Note here that the only parameter here is the Memory Size.

memory_size = 30  # The only algorithm parameter

solution = get_initial_solution()
cost = get_cost(solution)
cost_memory = [cost] * memory_size  # Memory initialization

iteration_count = 0
max_iteration_count = 1000
while iteration_count < max_iteration_count:  # Exit condition 
    iteration_count += 1
    
    alternative_solution = get_variation(solution)
    alternative_cost = get_cost(alternative_solution)
    better_than_solution = alternative_cost < cost
    
    memory_index = iteration_count % memory_size
    current_memorized_cost = cost_memory[memory_index]
    better_than_memory = alternative_cost < current_memorized_cost
    
    if better_than_solution or better_than_memory:
        # We have found a better solution
        solution = alternative_solution
        cost = alternative_cost
        
    if better_than_memory:  
        # We update the memory, that will constrain the algorithm to finer 
        # grain solutions over time 
        cost_memory[memory_index] = alternative_cost

My main criticism about LAHC is its name, Late Acceptance Hill Climbing. The acceptance is not late.

The benchmark against which solution is accepted is lagged or large - meaning there is more than one reference points. Would it be better to have it named LaBeHC, Lagged/Large Benchmark Hill Climbing?

Benefits

Low tuning required

As discussed above depending on the problem and also on the implementation, the logic behind obtaining a solution variation is often impacting the optimal configuration of hyperparameters. Here, the only hyperparameter, Memory Size, is enough to allow more changes in the solution to have a better solution space exploration. Over time, no matter how big the Memory Size, with the process going on, the algorithm will progressively switch from exploration to exploitation to refine most optimal solution.

Low entry barrier

The presented LAHC implementation is only about 25 extra lines compared to a gradient descent.
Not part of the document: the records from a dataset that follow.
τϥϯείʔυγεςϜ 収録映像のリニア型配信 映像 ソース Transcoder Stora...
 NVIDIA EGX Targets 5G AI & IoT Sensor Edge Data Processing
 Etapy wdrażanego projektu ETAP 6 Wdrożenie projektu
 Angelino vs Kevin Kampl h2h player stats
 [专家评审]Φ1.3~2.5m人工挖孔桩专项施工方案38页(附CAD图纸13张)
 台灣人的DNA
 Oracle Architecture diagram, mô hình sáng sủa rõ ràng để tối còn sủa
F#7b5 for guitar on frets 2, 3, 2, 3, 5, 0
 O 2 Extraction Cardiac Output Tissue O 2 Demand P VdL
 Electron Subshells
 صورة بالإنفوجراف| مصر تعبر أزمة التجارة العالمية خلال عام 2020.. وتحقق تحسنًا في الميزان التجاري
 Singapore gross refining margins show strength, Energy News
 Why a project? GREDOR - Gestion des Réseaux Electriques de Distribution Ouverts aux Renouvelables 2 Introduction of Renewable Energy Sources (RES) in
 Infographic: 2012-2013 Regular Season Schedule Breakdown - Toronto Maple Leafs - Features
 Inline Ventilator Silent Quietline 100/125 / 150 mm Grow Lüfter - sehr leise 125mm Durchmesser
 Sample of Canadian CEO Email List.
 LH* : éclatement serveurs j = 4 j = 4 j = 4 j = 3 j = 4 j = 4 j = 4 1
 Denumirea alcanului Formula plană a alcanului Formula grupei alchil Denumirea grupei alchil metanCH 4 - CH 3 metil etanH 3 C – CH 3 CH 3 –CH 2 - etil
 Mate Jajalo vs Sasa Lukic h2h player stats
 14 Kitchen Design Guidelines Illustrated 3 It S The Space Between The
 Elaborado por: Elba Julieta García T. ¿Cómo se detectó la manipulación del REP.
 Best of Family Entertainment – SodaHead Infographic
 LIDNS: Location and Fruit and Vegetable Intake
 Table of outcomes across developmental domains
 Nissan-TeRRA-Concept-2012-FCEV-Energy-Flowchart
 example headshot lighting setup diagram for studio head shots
It is probably about the same size of a grid search but it should provide much better results.

This means that, unlike most metaheuristics, you can implement it inside your program in a couple of hours regardless of your technical stack.

Same benefits as other metaheuristics

I did not put to the test the result of the original paper, but the approach is respected and I think it deserves due credit. In my experience, I replaced both gradient descent and grid search by this, and observed great results in both cases… one major counter example being the live programming session - the curse of the live demo.